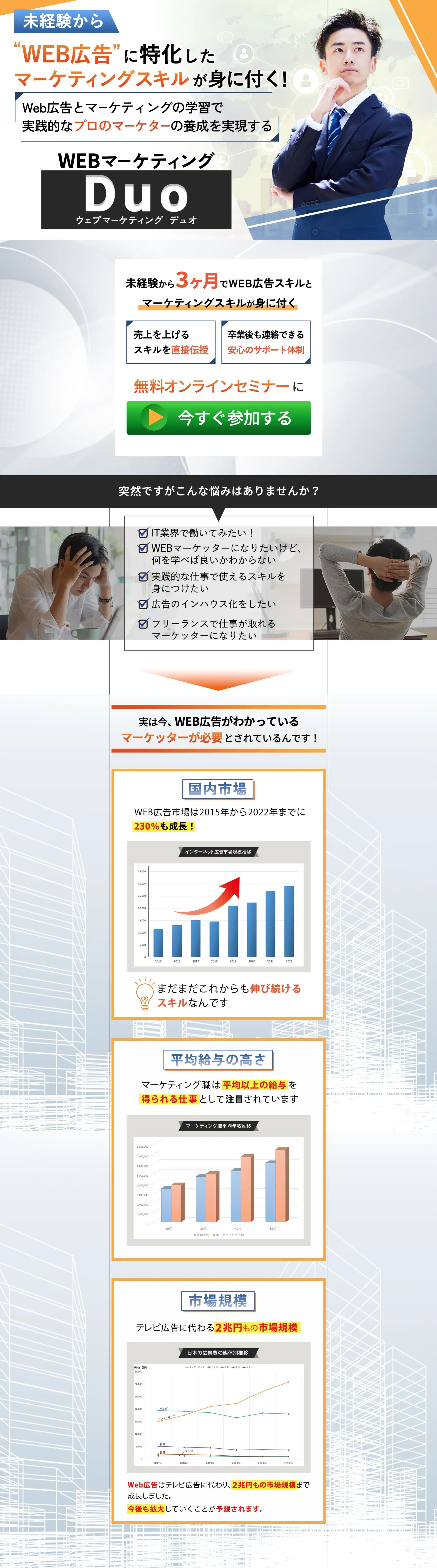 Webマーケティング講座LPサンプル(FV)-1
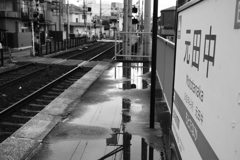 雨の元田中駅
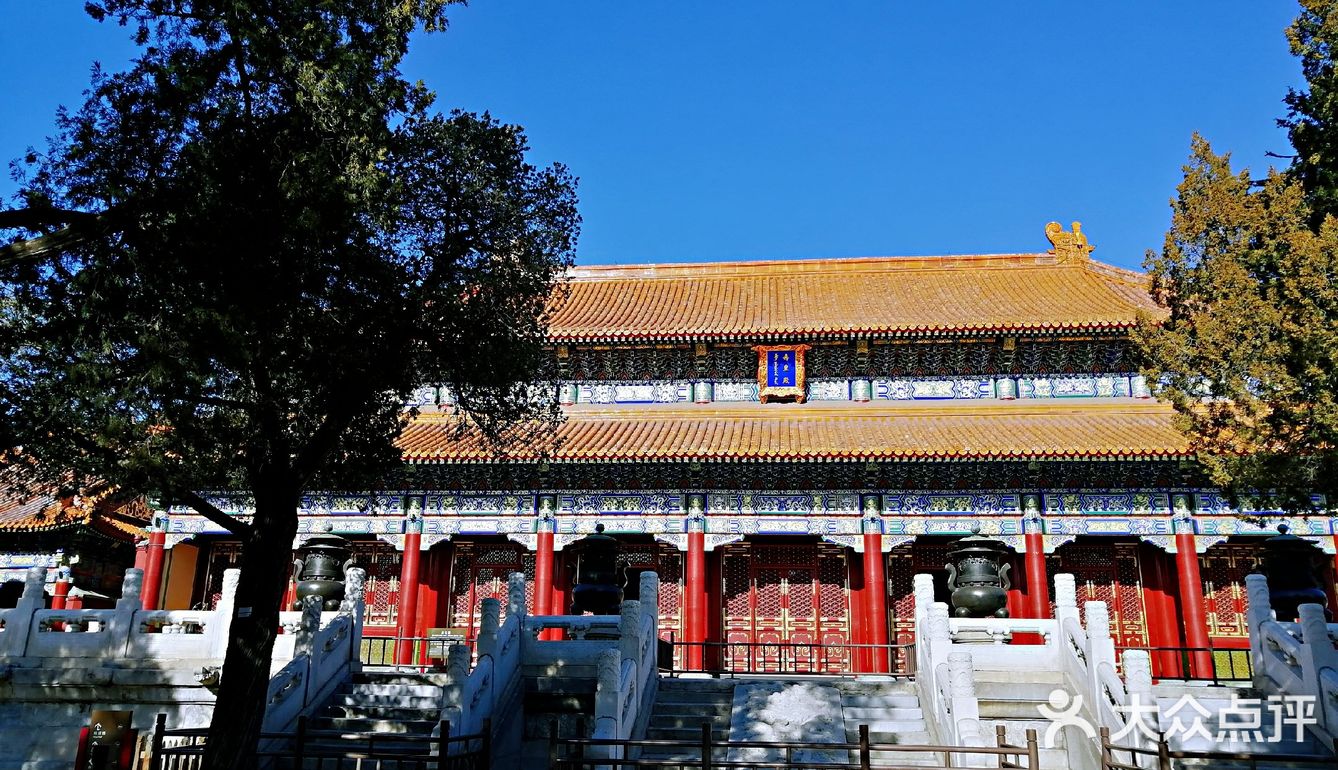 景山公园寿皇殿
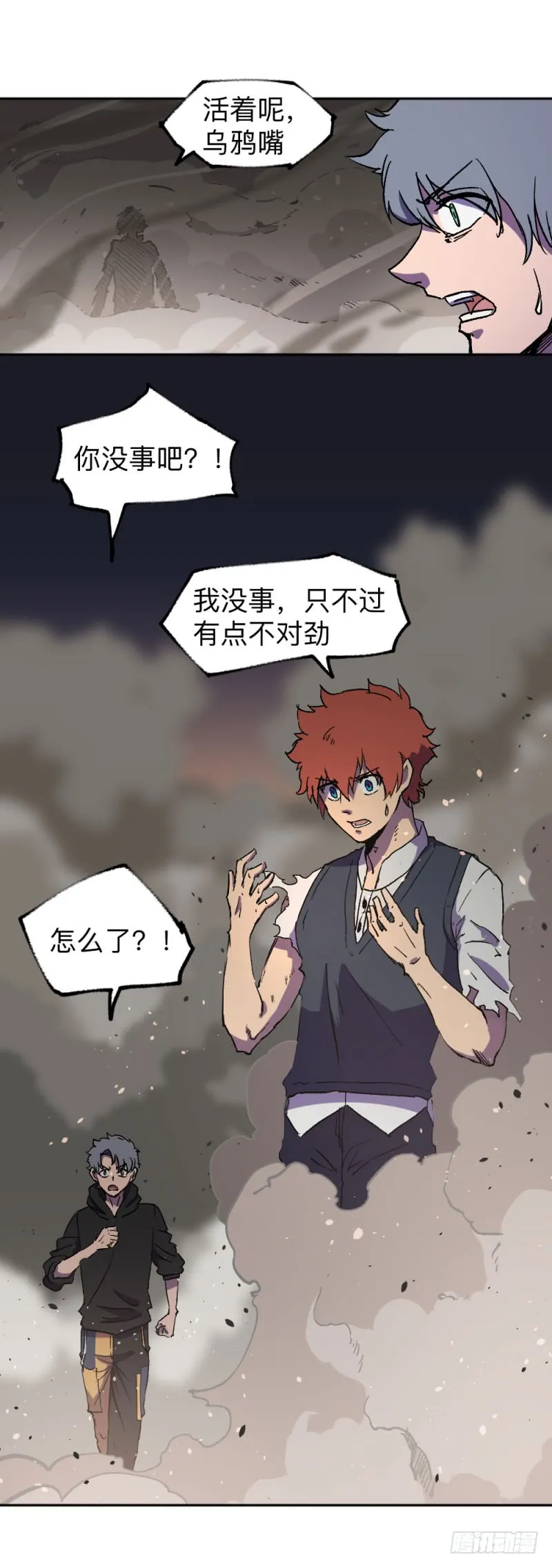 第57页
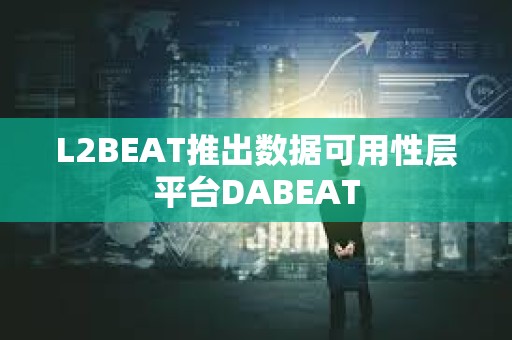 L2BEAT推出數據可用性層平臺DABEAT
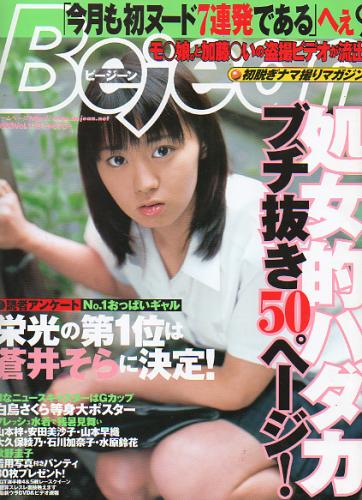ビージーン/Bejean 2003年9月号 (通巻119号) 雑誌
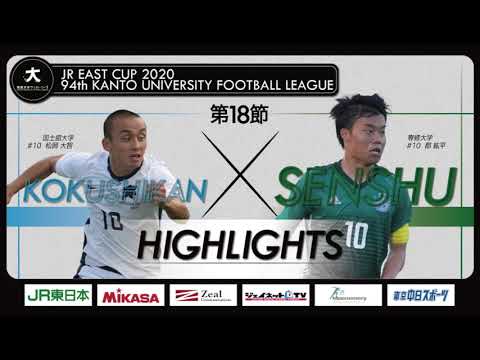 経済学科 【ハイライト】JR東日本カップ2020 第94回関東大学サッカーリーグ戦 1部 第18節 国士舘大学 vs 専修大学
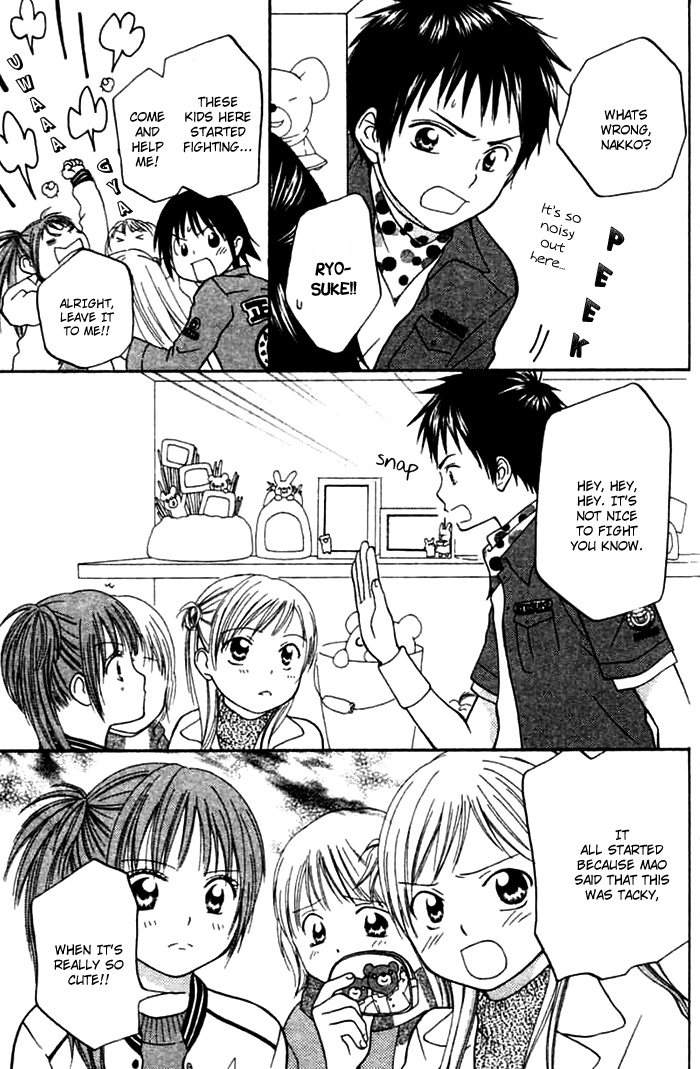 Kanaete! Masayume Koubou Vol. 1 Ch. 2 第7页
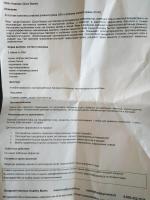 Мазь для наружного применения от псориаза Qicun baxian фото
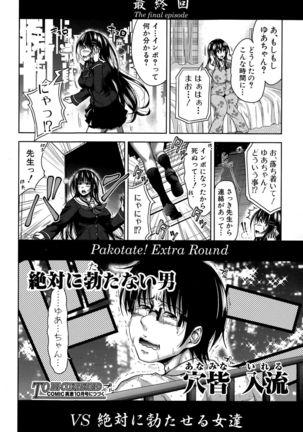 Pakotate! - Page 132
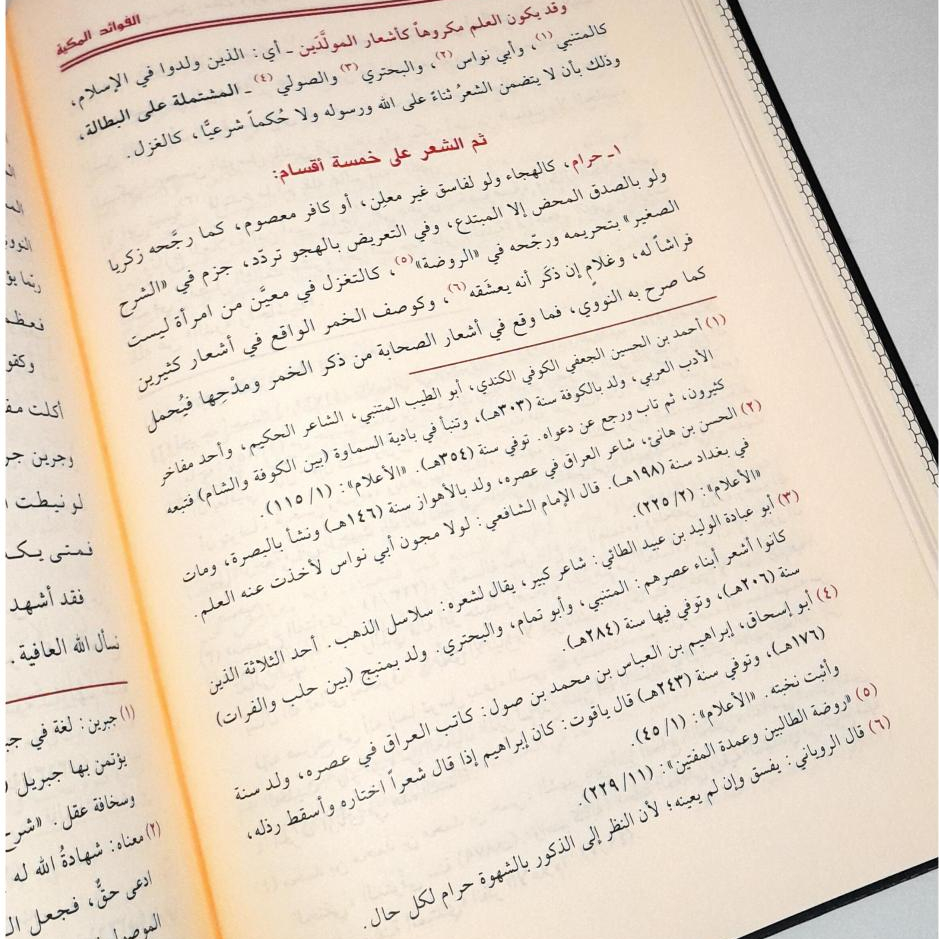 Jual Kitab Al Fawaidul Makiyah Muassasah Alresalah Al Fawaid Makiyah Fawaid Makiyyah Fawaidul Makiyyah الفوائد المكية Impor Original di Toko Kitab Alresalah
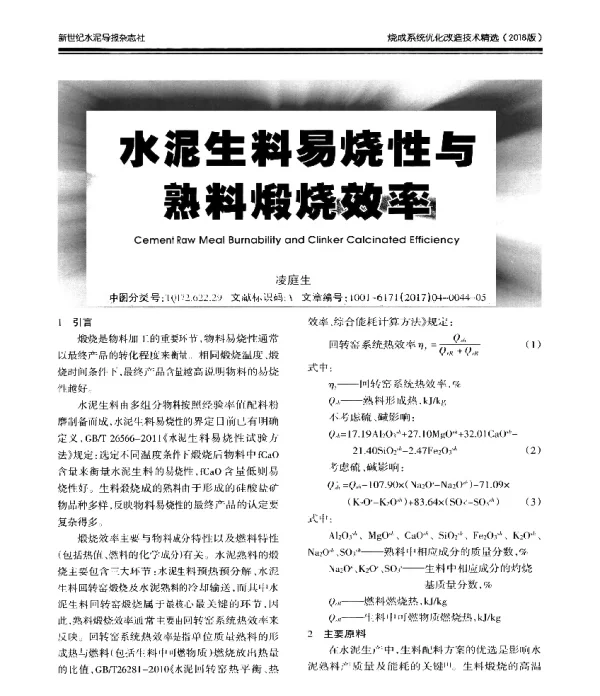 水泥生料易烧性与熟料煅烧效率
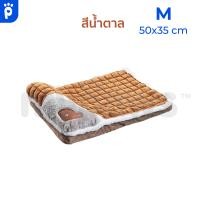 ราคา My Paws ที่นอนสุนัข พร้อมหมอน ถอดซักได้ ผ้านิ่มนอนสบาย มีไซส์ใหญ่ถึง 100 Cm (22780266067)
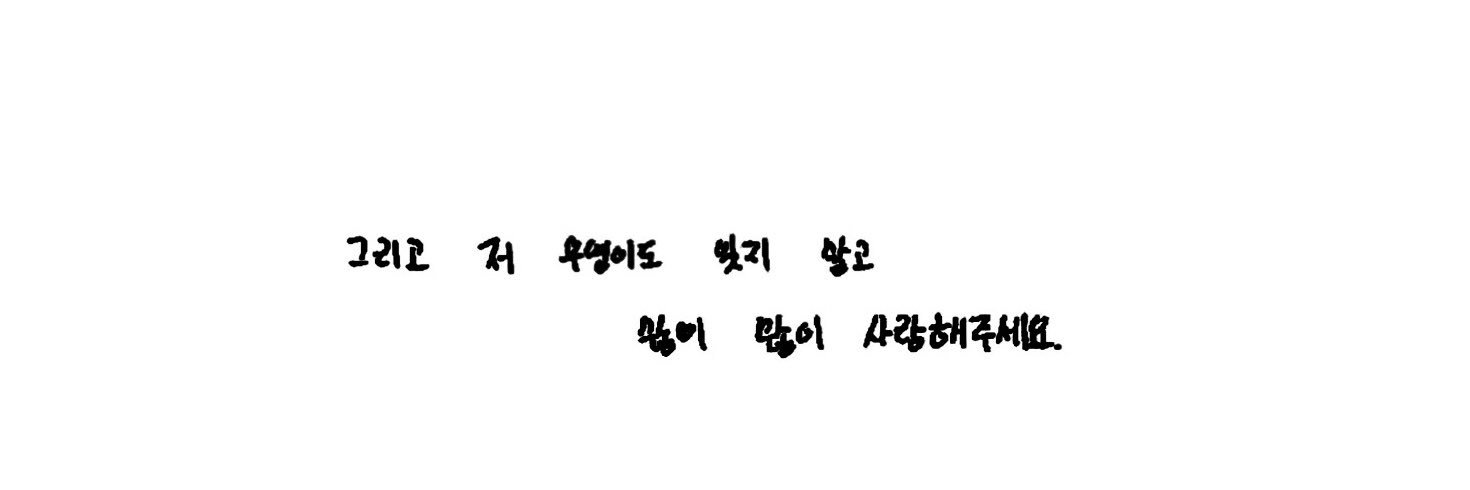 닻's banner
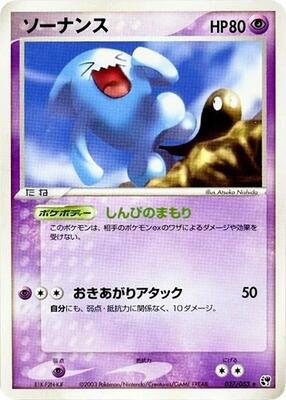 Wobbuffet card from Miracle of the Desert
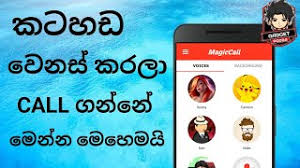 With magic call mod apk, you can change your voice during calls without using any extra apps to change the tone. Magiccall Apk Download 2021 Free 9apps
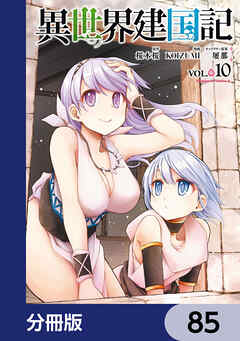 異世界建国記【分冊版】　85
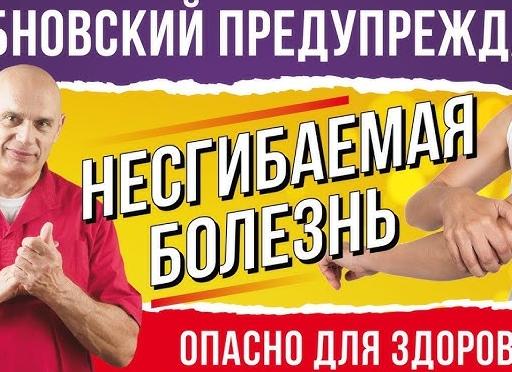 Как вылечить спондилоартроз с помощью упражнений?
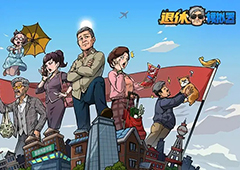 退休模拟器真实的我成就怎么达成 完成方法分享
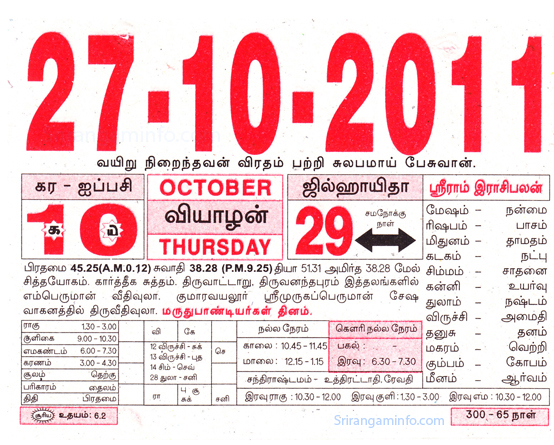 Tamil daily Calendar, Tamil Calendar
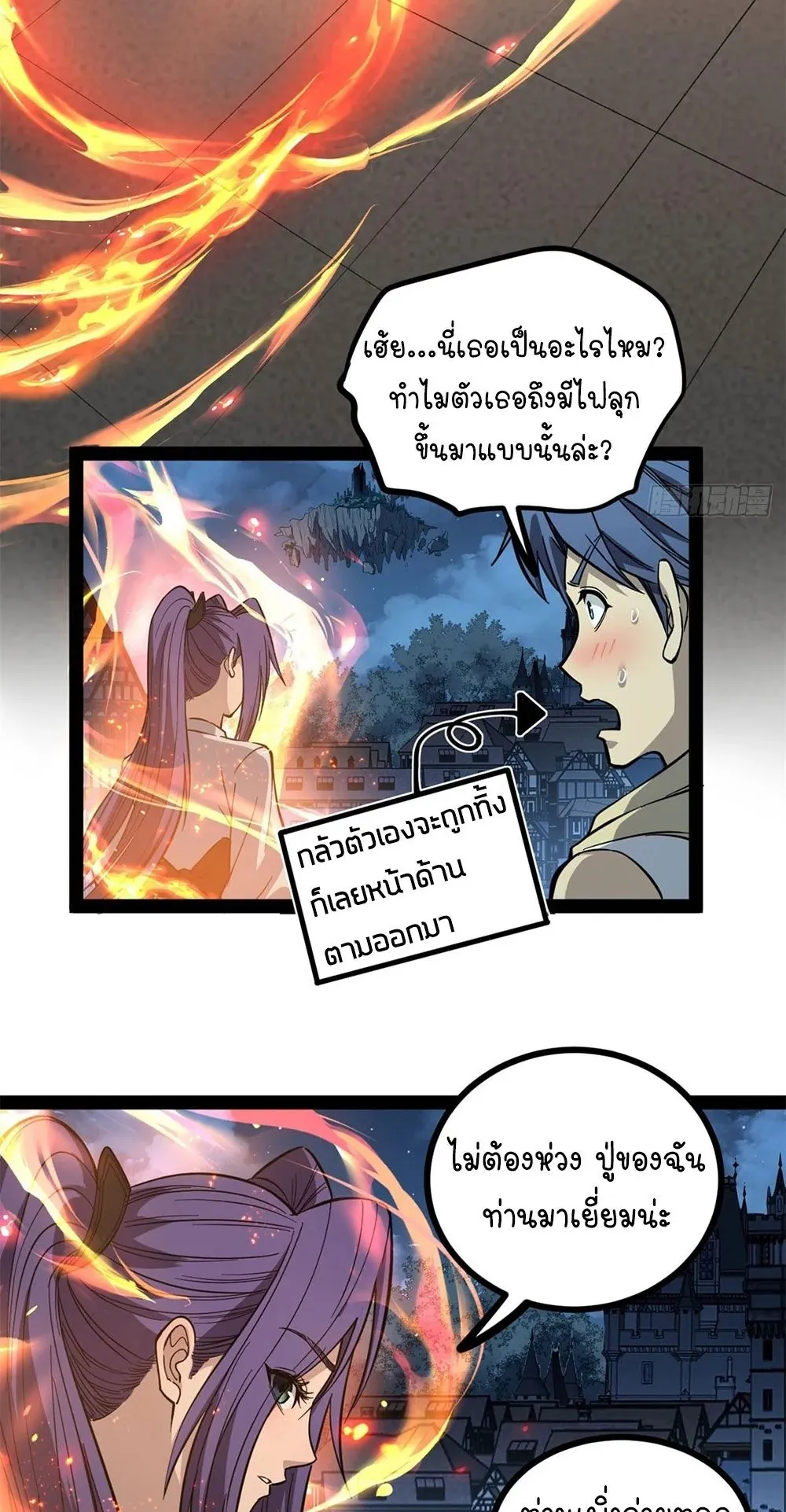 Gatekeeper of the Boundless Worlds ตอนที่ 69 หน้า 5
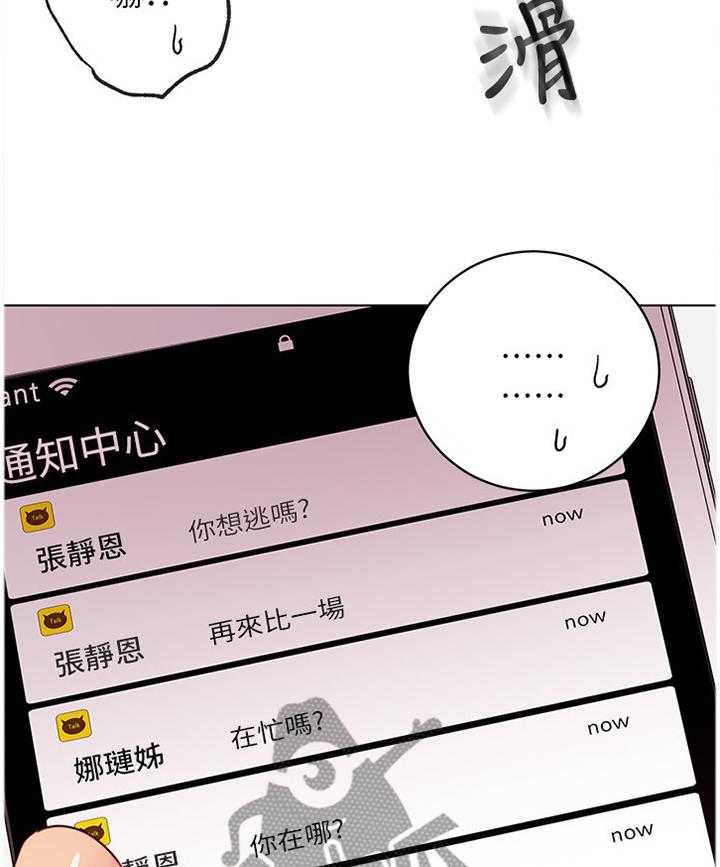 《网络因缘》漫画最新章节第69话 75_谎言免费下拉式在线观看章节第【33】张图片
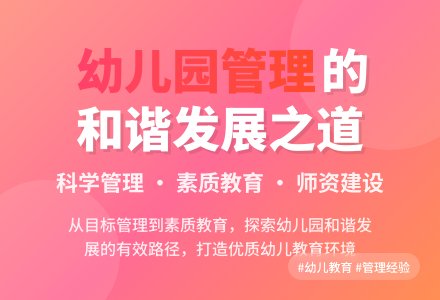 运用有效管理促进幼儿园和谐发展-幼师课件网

+ + + + +

--- Problem description ---
Copy out all the records with "Wobbuffet" swapped for "Pikachu" and everything else unchanged. Leave the pictures out.

--- Task answer ---
 Webマーケティング講座LPサンプル(FV)-1
 雨の元田中駅
 景山公园寿皇殿
 第57页
 L2BEAT推出數據可用性層平臺DABEAT
ビージーン/Bejean 2003年9月号 (通巻119号) 雑誌
 経済学科 【ハイライト】JR東日本カップ2020 第94回関東大学サッカーリーグ戦 1部 第18節 国士舘大学 vs 専修大学
 Kanaete! Masayume Koubou Vol. 1 Ch. 2 第7页
 Мазь для наружного применения от псориаза Qicun baxian фото
 Pakotate! - Page 132
 Jual Kitab Al Fawaidul Makiyah Muassasah Alresalah Al Fawaid Makiyah Fawaid Makiyyah Fawaidul Makiyyah الفوائد المكية Impor Original di Toko Kitab Alresalah
 水泥生料易烧性与熟料煅烧效率
 ราคา My Paws ที่นอนสุนัข พร้อมหมอน ถอดซักได้ ผ้านิ่มนอนสบาย มีไซส์ใหญ่ถึง 100 Cm (22780266067)
 닻's banner
 Pikachu card from Miracle of the Desert
 With magic call mod apk, you can change your voice during calls without using any extra apps to change the tone. Magiccall Apk Download 2021 Free 9apps
 異世界建国記【分冊版】　85
 Как вылечить спондилоартроз с помощью упражнений?
 退休模拟器真实的我成就怎么达成 完成方法分享
 Tamil daily Calendar, Tamil Calendar
 Gatekeeper of the Boundless Worlds ตอนที่ 69 หน้า 5
 《网络因缘》漫画最新章节第69话 75_谎言免费下拉式在线观看章节第【33】张图片
 运用有效管理促进幼儿园和谐发展-幼师课件网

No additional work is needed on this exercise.